UN-Konvention droht Scheitern: Gefährliche Wüstenbildung

Breiten sich die Wüsten ungebremst weiter aus, müssen in den nächsten 50 Jahren 60 Millionen Menschen aus den Trockengebieten in Afrika flüchten.

Ein ausgetrocknetes Flussbett südlich von Buenos Aires. Bild: dpa

BUENOS AIRES taz | Die weltweit zunehmende Ausbreitung von Wüsten verstärkt den Klimawandel. Das ist die wesentliche Botschaft, die von der neunten Konferenz der Vereinten Nationen gegen Wüstenbildung (UNCCD) ausgeht, die am Freitag in der argentinischen Hauptstadt Buenos Aires zu Ende geht.

Rund 2.000 Teilnehmer aus 192 Ländern diskutieren dort. Herausgekommen ist bislang nur die dringende Mahnung, den Bodenschutz einzubeziehen, wenn die UN-Staaten im Dezember in Kopenhagen über ein neues Klimaabkommen diskutieren.

40 Prozent der Landoberfläche, vor allem in den ärmsten Ländern Afrikas und Zentralasiens, sind bereits Trockenzonen. Darunter fallen nicht nur Wüsten, sondern auch Gebiete mit generell trockenem Klima und wenig Vegetation, wo die Böden erosionsanfällig oder oft schon versandet sind.

"Die empfindlichen Ökosysteme der Trockengebiete sind höchst anfällig für Bodenverschlechterungen", sagt Mahmoud Solh, der dem Konsortium Dryland Science for Development (DSD) vorsitzt - quasi dem UN-Weltwüstenrat. Dieser hatte im Zusammenhang mit der UN-Tagung zu einer wissenschaftlichen Konferenz eingeladen, um die Arbeit an der Konvention mit neuen Erkenntnissen zu stützen. "Die Bauern in diesen Gebieten müssen bereits jetzt mit rauem und unberechenbarem Wetter und begrenzten Ressourcen klarkommen."

Nach Ansicht der Experten verstärken sich globale Erwärmung und Wüstenbildung gegenseitig. Nach den jüngsten Daten des Weltklimarats IPCC wird der Klimawandel die Trockengebiete in den nächsten Jahren um 11 Prozent vergrößern. Nach aktuellen Schätzungen enthalten Böden in Trockengebieten aber über 25 Prozent des weltweit gespeicherten Kohlendioxids. Wenn sie sich verschlechtern, können sie ihn nicht mehr binden. Schon jetzt gehen rund 4 Prozent der jährlichen CO2-Emissionen auf ihr Konto.
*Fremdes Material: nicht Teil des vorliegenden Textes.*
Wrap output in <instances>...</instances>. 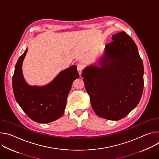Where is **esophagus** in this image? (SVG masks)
I'll return each mask as SVG.
<instances>
[{"instance_id": "esophagus-1", "label": "esophagus", "mask_w": 159, "mask_h": 159, "mask_svg": "<svg viewBox=\"0 0 159 159\" xmlns=\"http://www.w3.org/2000/svg\"><path fill=\"white\" fill-rule=\"evenodd\" d=\"M83 69H84V65L82 63H79L77 64V70L80 75L83 71Z\"/></svg>"}]
</instances>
Der UNCCD gehören alle UN-Mitgliedstaaten an. Sie ist das weltweit einzige internationale Abkommen, das auf den Schutz und Erhalt des Bodens und seiner Fruchtbarkeit abzielt. Auf dem Erdgipfel 1992 in Rio de Janeiro ins Leben gerufen, hat sie es dennoch bis heute nicht geschafft, aus dem Schatten der anderen dort beschlossenen Konventionen - etwa zu Biodiversität und Klima - herauszukommen.

Die UNCCD gilt noch immer als zahnlose Veranstaltung, deren Finanzhaushalt in den letzen Jahren sogar von 17 auf gut 14 Millionen Dollar gesunken ist. Mangelnde Effizienz und Kompetenzgerangel zwischen den Gremien gelten als Hauptgründe für den Stillstand. Zum Vergleich: Das UN-Klimasekretariat verfügt über 150 Millionen Dollar Haushaltsmittel.

15 Jahre hat es gedauert, bis sich die Mitglieder auf der Vorgängerkonferenz 2007 in Madrid auf einen Zehnjahresplan gegen sich ausbreitende Wüsten einigten. Der trat 2008 in Kraft, richtet sich aber auf die interne Ausgestaltung des Wüstenkonvention und nicht auf konkrete Maßnahmen vor Ort. In Buenos Aires soll nun einen Aktionsplan und dessen finanzielle Ausgestaltung beschlossen werden.

Konkrete Maßnahmen vor Ort sieht er jedoch ebenfalls nicht vor, das bleibt Sache der betroffenen Mitgliedstaaten. So beschäftigt sich die UNCCD in Buenos Aires trotz der deutlichen Mahnung vorwiegend mit sich, obwohl mehr als 800 Nichtregierungsorganisationen aus aller Welt bei dem Treffen akkreditiert sind. Patrice Burger von der französischen NGO Centre dáctions et de réalisations internationales kritisiert das: "Es geht hier mehr um Verfahren, Budgetfragen und die Organisation der einzelnen Gremien der Konvention. Aber es gibt keinerlei Diskussion darüber, wie viel Geld in lokale Aktionen investiert werden soll oder kann."

Für den Franzosen liegt ein Geburtsfehler der UNCCD schon in der Definition von Wüstenbildung, die von der UN-Konferenz als Verschlechterung und Schädigung von Böden unter dem Einfluss des Klimawandels betrachtet wird. Wüste bedeutet aber auch fehlende Ernährungssicherheit, soziale Instabilität und Migration. "Nach Schätzungen werden in den nächsten 50 Jahren rund 60 Millionen Menschen aus den afrikanischen Trockengebieten abwandern müssen", so Burger.